5. Code Example Using Anonymous Memory
We’ll use the following C program, anonymous_memory.c, for examining anonymous memory:
#include <stdio.h>
#include <unistd.h>
#include <semaphore.h>
#include <fcntl.h>
#include <stdlib.h>
#include <sys/mman.h>
#include <sys/wait.h>
void write_to_shared_memory(int *ptr, int value, int count, sem_t *sem) {
for (int i = 0; i < count; i++) {
sem_wait(sem);
/* Assign the value to the memory pointed by ptr */
*ptr = value;
sem_post(sem);
}
}
void main(int ac, char **av) {
int start, zero = 0, status, count = 100000;
int *ptr;
char sem_name[] = "my_named_semaphore";
/* Map the file to the address space of the process */
ptr = mmap(NULL, sizeof(int), PROT_READ | PROT_WRITE, MAP_SHARED | MAP_ANON, -1, 0);
/* Create a POSIX named semaphore */
sem_t *sem = sem_open(sem_name, O_CREAT, S_IRUSR | S_IWUSR, 1);
/* Spawn a child process */
if (fork() == 0) {
/* This is the child process */
/* Child process writes 1 to the
write_to_shared_memory(ptr, 1, count, sem);
/* Child process exits here */
exit(0);
}
/* Parent process writes 2 to the shared memory */
write_to_shared_memory(ptr, 2, count, sem);
/* Wait for the child process */
wait(&status);
/* Close the semaphore */
sem_close(sem);
/* Delete the named semaphore */
sem_unlink(sem_name);
printf("The last written value to shared memory: %d\n", *ptr);
exit(0);
}
5.1. Explanation of the Source Code
The source code for anonymous memory is like the one for memory-mapped file**. We don’t use a file in this case as anonymous memory isn’t associated with a file**. Therefore, the statements for opening, initializing, and closing the file don’t exist.

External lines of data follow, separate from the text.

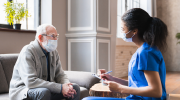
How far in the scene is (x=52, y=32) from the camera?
7.02 ft

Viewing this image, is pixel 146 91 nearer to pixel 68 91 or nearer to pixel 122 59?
pixel 68 91

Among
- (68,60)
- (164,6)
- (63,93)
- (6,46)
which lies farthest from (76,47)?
(164,6)

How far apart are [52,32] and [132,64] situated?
109cm

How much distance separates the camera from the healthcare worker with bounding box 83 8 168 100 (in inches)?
46.7

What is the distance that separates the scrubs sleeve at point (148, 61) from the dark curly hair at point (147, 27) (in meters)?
0.06

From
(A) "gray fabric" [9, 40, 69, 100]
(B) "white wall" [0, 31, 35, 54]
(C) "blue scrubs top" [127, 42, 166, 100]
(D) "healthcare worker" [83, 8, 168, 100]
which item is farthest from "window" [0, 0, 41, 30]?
(C) "blue scrubs top" [127, 42, 166, 100]

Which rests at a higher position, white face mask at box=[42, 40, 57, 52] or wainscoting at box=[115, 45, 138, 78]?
white face mask at box=[42, 40, 57, 52]

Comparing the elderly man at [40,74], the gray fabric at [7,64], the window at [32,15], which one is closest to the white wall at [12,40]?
the window at [32,15]

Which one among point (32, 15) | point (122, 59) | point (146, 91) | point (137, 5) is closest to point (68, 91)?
point (146, 91)

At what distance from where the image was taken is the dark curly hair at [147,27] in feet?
4.09

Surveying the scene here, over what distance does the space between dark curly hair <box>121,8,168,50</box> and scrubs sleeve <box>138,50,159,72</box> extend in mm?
61

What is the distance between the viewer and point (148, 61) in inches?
47.0

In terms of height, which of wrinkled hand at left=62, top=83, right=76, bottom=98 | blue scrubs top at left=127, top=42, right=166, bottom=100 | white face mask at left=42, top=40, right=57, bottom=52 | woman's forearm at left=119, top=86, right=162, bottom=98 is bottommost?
wrinkled hand at left=62, top=83, right=76, bottom=98

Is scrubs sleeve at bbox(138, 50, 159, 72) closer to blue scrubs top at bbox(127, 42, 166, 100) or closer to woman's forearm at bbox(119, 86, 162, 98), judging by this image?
blue scrubs top at bbox(127, 42, 166, 100)
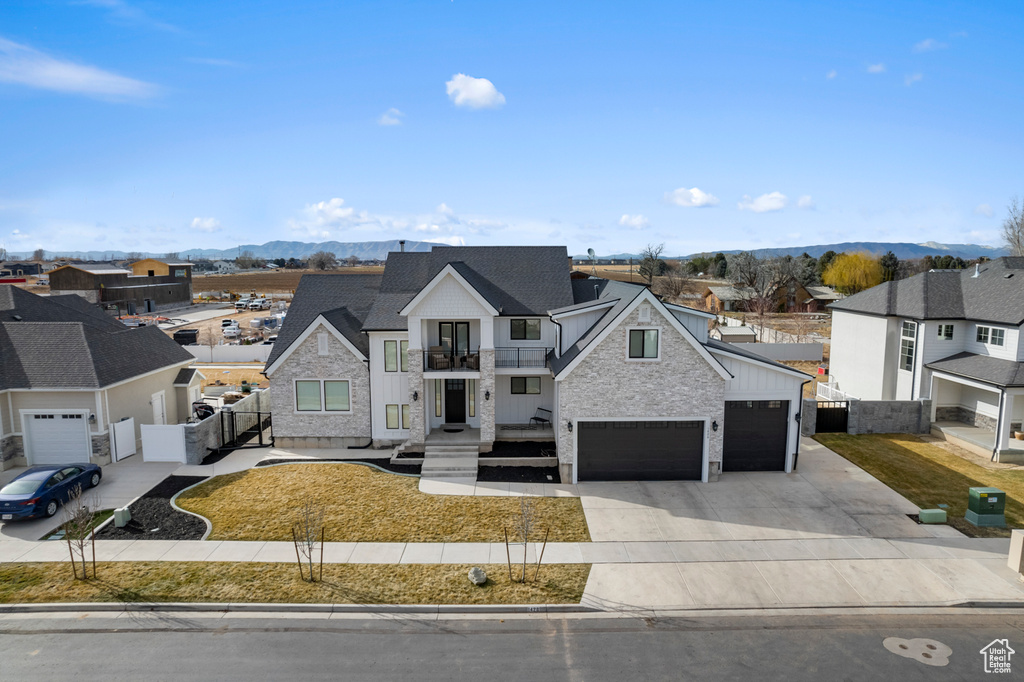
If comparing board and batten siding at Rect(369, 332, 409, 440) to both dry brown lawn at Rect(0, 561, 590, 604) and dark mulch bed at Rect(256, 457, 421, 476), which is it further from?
dry brown lawn at Rect(0, 561, 590, 604)

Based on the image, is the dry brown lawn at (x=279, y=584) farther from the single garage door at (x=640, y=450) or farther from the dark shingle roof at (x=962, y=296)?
the dark shingle roof at (x=962, y=296)

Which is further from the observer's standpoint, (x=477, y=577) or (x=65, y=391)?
(x=65, y=391)

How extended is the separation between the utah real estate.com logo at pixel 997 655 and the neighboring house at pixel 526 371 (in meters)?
9.47

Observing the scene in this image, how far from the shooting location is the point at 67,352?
75.1ft

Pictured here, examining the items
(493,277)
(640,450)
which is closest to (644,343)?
(640,450)

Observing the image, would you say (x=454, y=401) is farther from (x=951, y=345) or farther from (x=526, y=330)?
(x=951, y=345)

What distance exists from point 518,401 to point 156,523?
13.6 metres

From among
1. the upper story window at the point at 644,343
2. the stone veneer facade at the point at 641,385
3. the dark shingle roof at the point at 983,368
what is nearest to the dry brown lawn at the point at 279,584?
the stone veneer facade at the point at 641,385

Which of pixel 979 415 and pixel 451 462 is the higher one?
pixel 979 415

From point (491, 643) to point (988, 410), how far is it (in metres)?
25.5

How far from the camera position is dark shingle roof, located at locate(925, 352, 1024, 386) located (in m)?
22.8

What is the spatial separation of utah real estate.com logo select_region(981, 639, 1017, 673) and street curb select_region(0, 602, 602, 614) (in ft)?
24.7

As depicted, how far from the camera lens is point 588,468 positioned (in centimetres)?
2081

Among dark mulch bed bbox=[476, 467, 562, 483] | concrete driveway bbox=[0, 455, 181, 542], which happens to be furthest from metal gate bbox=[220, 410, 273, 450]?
dark mulch bed bbox=[476, 467, 562, 483]
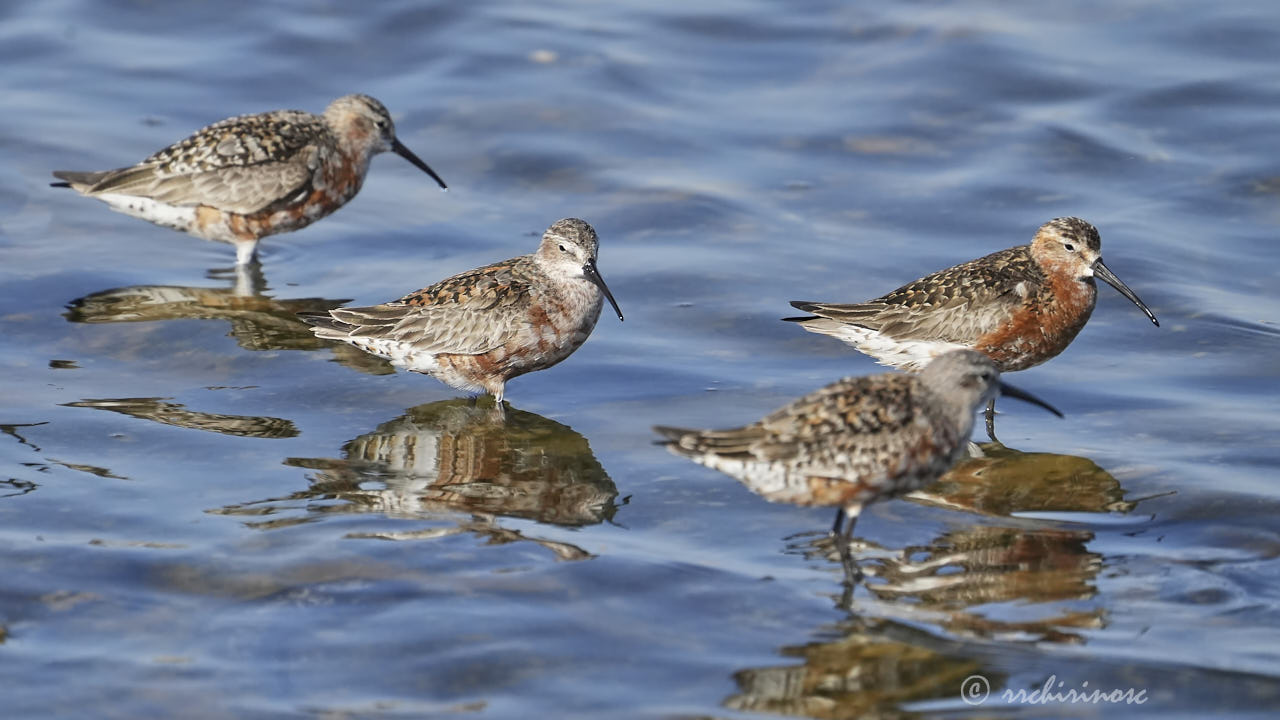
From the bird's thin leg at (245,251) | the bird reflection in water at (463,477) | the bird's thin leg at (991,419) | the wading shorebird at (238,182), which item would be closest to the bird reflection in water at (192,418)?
the bird reflection in water at (463,477)

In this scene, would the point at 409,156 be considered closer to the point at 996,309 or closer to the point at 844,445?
the point at 996,309

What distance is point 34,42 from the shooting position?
20438 millimetres

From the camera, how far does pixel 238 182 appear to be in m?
14.7

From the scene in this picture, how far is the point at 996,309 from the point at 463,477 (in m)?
4.17

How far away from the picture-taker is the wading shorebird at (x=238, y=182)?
48.3ft

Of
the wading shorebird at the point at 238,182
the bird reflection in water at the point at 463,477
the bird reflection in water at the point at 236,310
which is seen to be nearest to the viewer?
the bird reflection in water at the point at 463,477

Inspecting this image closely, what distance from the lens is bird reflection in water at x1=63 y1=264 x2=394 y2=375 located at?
1318cm

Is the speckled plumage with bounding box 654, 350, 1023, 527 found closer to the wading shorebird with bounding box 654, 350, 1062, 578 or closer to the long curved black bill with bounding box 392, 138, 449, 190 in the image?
the wading shorebird with bounding box 654, 350, 1062, 578

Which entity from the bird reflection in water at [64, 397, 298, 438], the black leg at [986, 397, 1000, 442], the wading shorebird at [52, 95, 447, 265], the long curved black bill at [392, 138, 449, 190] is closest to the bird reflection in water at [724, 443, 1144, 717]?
the black leg at [986, 397, 1000, 442]

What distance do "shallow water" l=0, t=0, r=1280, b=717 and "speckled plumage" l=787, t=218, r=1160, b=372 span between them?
60cm

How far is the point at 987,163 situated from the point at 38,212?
9.86 meters

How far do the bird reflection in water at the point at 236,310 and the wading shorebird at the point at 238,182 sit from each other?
0.58 meters

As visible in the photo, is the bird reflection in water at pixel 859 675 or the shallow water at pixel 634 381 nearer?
the bird reflection in water at pixel 859 675

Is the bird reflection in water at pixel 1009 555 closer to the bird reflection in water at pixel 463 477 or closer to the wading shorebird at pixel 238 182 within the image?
the bird reflection in water at pixel 463 477
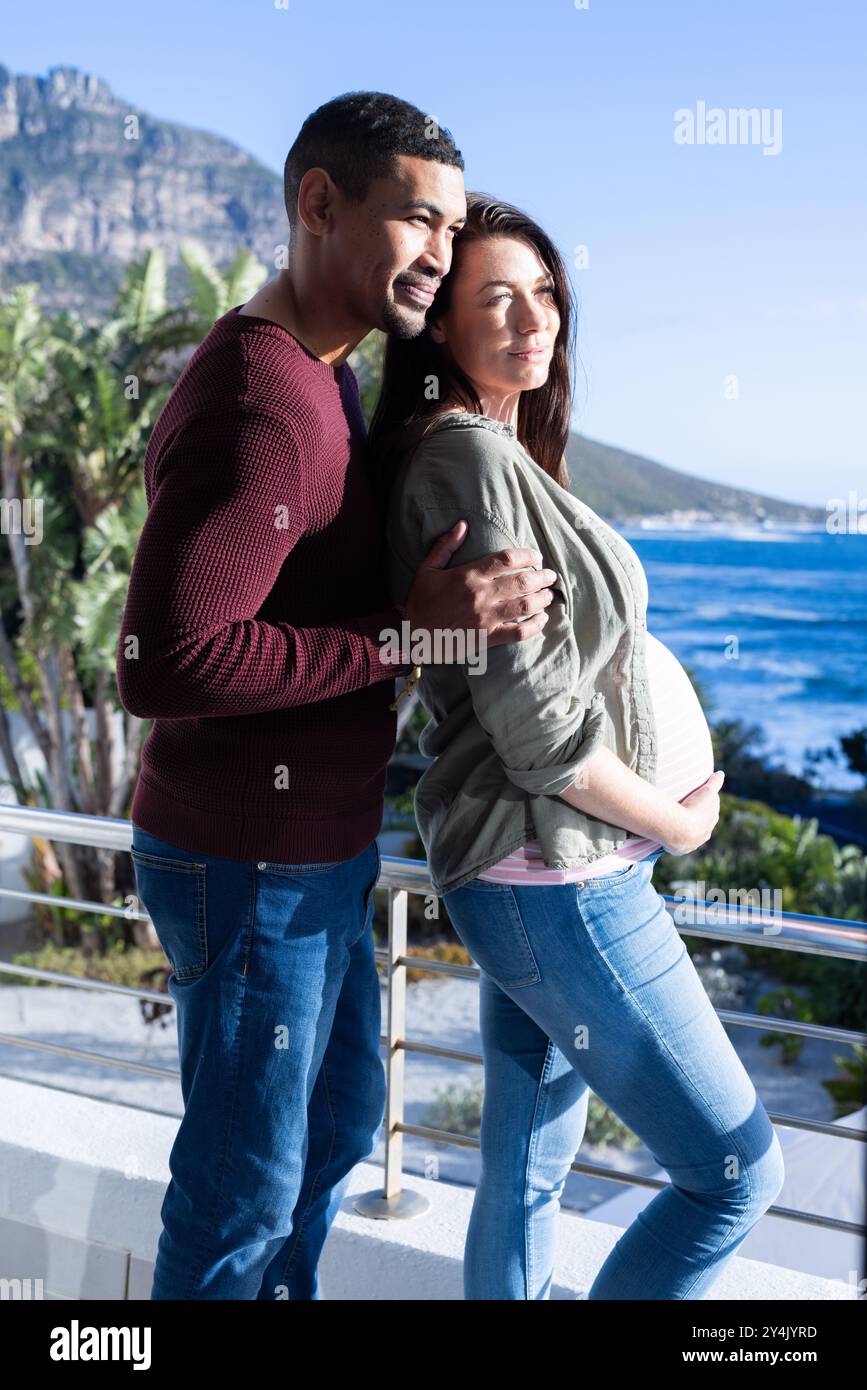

This time, we map the anonymous memory to the address space of the process using the statement below:
/* Map the file to the address space of the process */
ptr = mmap(NULL, sizeof(int), PROT_READ | PROT_WRITE, MAP_SHARED | MAP_ANON, -1, 0);
We pass the MAP_ANON flag additionally to specify that we want to use anonymous memory. We use -1 for the file descriptor. mmap() ignores the fifth and sixth parameters, fd and offset, while using anonymous memory. However, some implementations may require the file descriptor to be -1. Therefore, we set it to -1 for portability.
The child process inherits the anonymous memory from the parent process. Since the anonymous memory is shared because of the MAP_SHARED flag, the child process has read-write access.
Finally, the parent process displays the value in the anonymous memory using the code snippet below:
printf("The last written value to shared memory: %d\n", *ptr);
5.2. Compiling and Running the Example
We’ll again use gcc to compile the program:
$ gcc anonymous_memory.c –o anonymous_memory –lpthread
Having created the executable anonymous_memory, let’s run it a few times:
$ ./anonymous_memory
The last written value to shared memory: 2
$ ./anonymous_memory
The last written value to shared memory: 1
As it’s apparent from the output, the last writer was the parent process in the first run. However, the last writer was the child process in the second run.
6. Conclusion
In this article, we learned the two forms of shared memory, memory-mapped files, and anonymous memory. Firstly, we discussed shared memory briefly. We learned that it’s a fast IPC mechanism. Then, we saw that the mmap() system call provides a mechanism for mapping a file to the address space of a process. Multiple processes can use the same mapping. The mapped memory is backed by the file in this case.
Afterward, we learned about anonymous memory. Multiple processes such as parent and child processes can still use the same memory. However, it isn’t backed by a file in this case. Finally, we saw two examples showing the usage of memory-mapped files and anonymous memory.